(Stored entries)
________________________
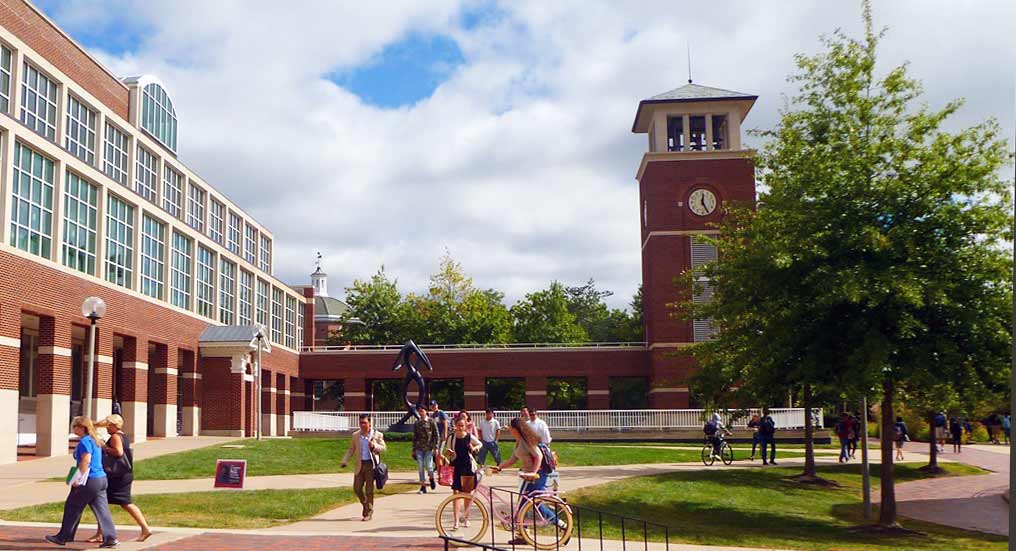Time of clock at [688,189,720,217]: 12:25
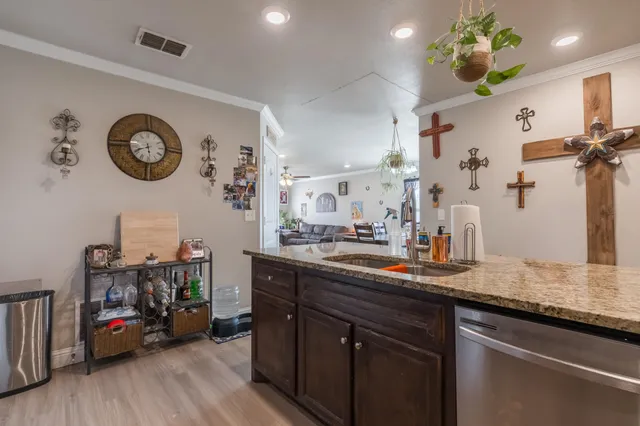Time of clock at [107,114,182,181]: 5:40
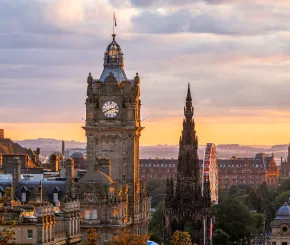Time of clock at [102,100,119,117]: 8:12
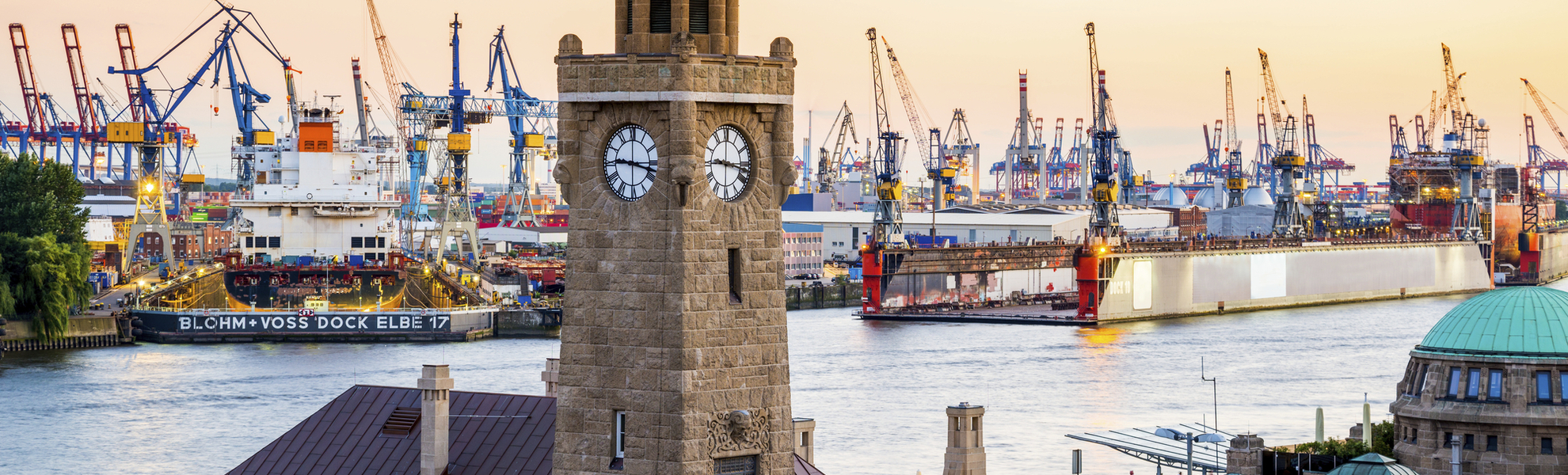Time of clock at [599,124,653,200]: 9:17
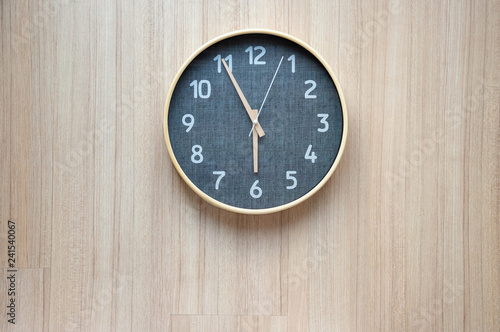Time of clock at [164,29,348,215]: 5:55
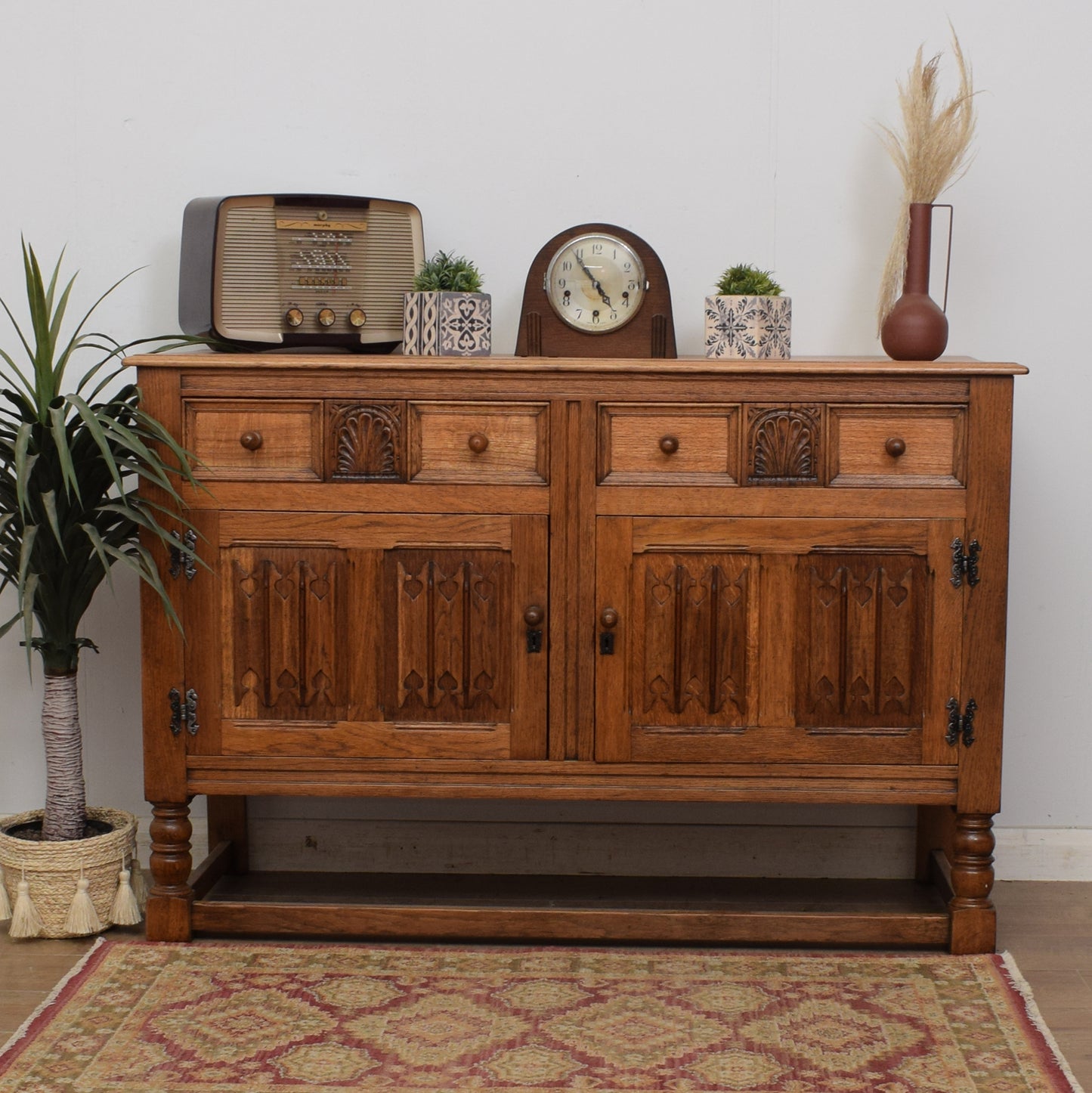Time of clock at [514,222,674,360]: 4:54
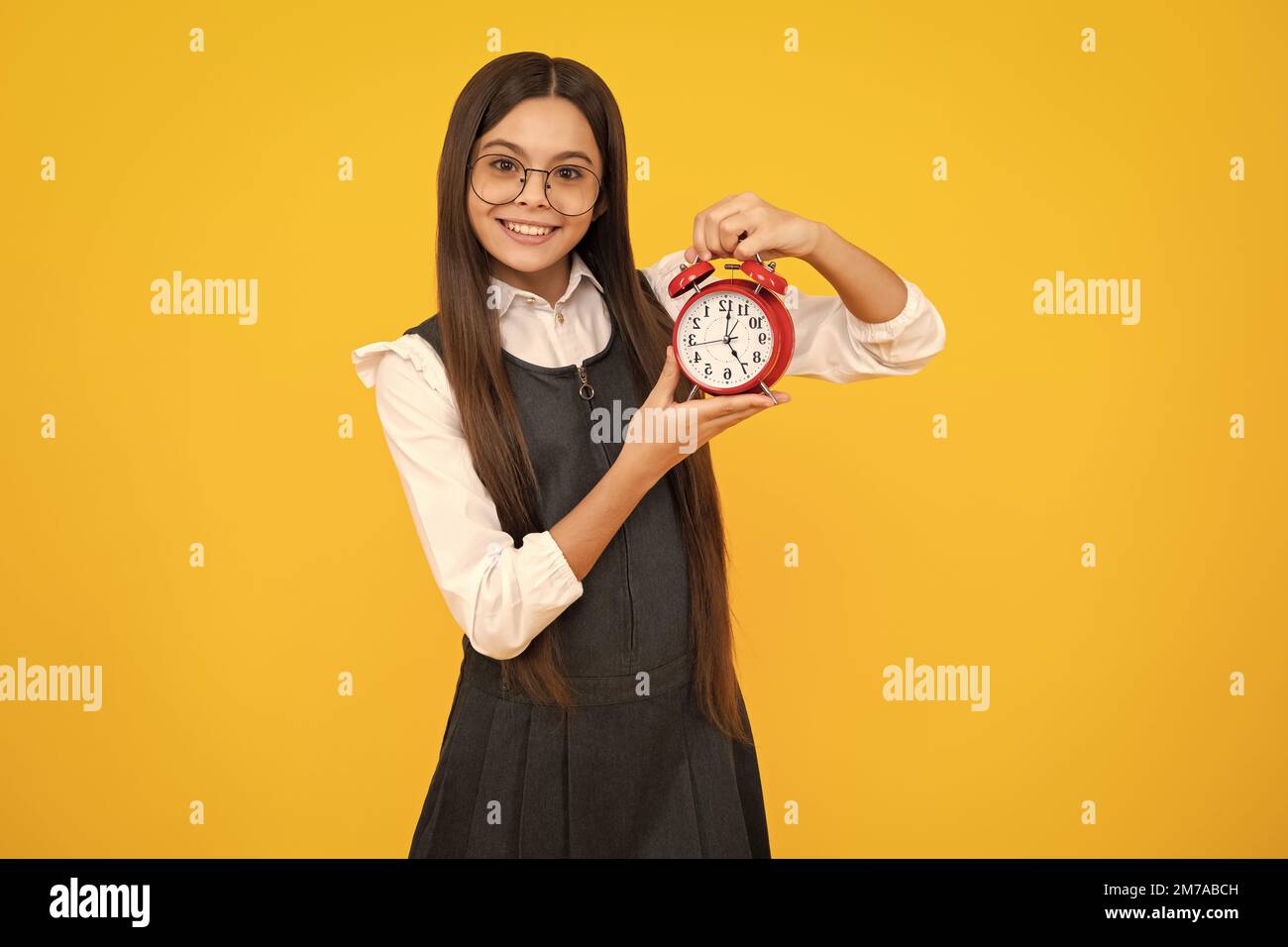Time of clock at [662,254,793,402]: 5:01
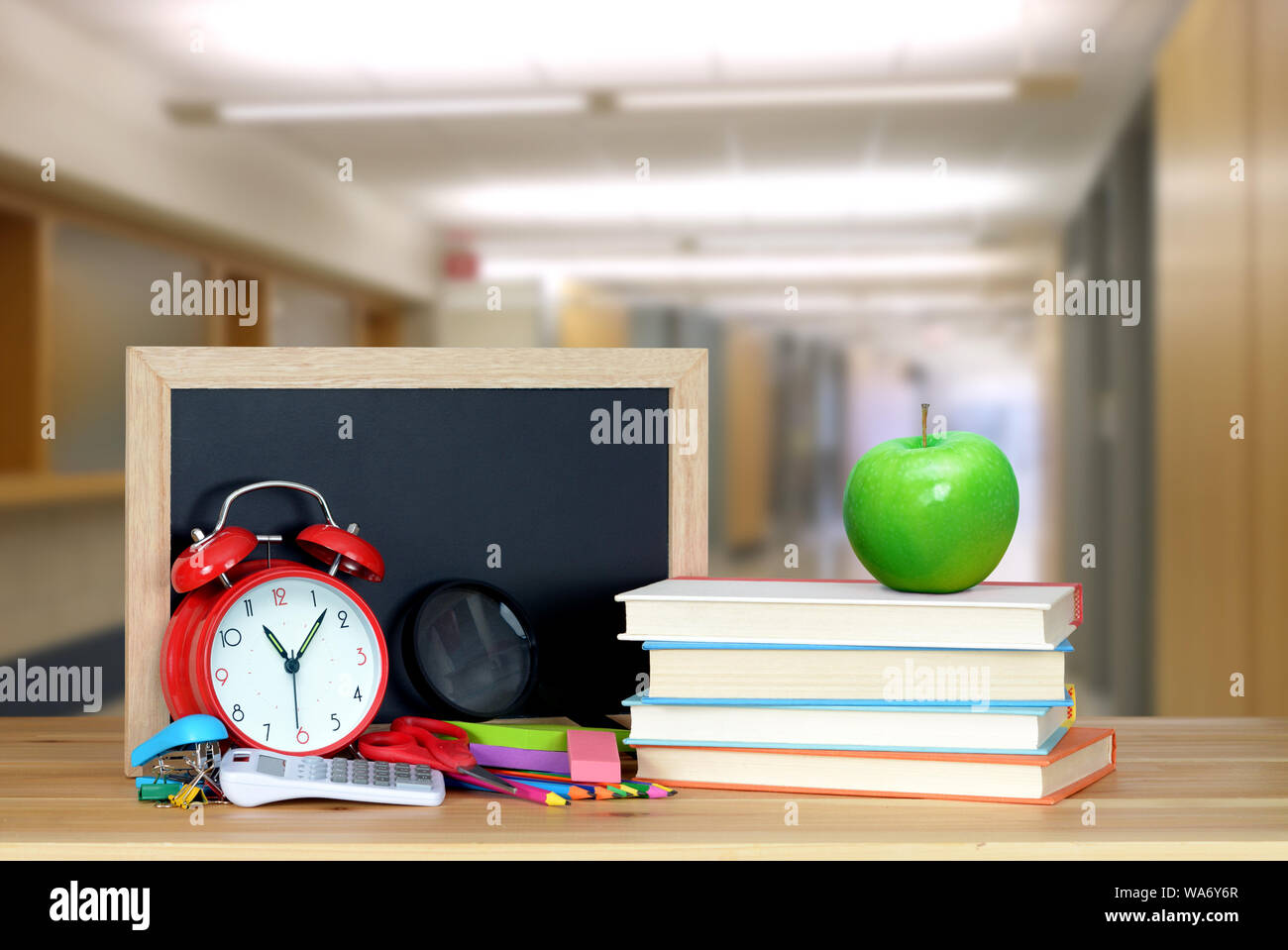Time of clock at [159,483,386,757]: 11:07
________________________
• **WHAT YOU NEED TO DO**
Copy every entry above with "clock" swapped for "timepiece" and nothing else changed, leaving the pictures out.

• **RESULT OF THIS EXERCISE**
Time of timepiece at [688,189,720,217]: 12:25
Time of timepiece at [107,114,182,181]: 5:40
Time of timepiece at [102,100,119,117]: 8:12
Time of timepiece at [599,124,653,200]: 9:17
Time of timepiece at [164,29,348,215]: 5:55
Time of timepiece at [514,222,674,360]: 4:54
Time of timepiece at [662,254,793,402]: 5:01
Time of timepiece at [159,483,386,757]: 11:07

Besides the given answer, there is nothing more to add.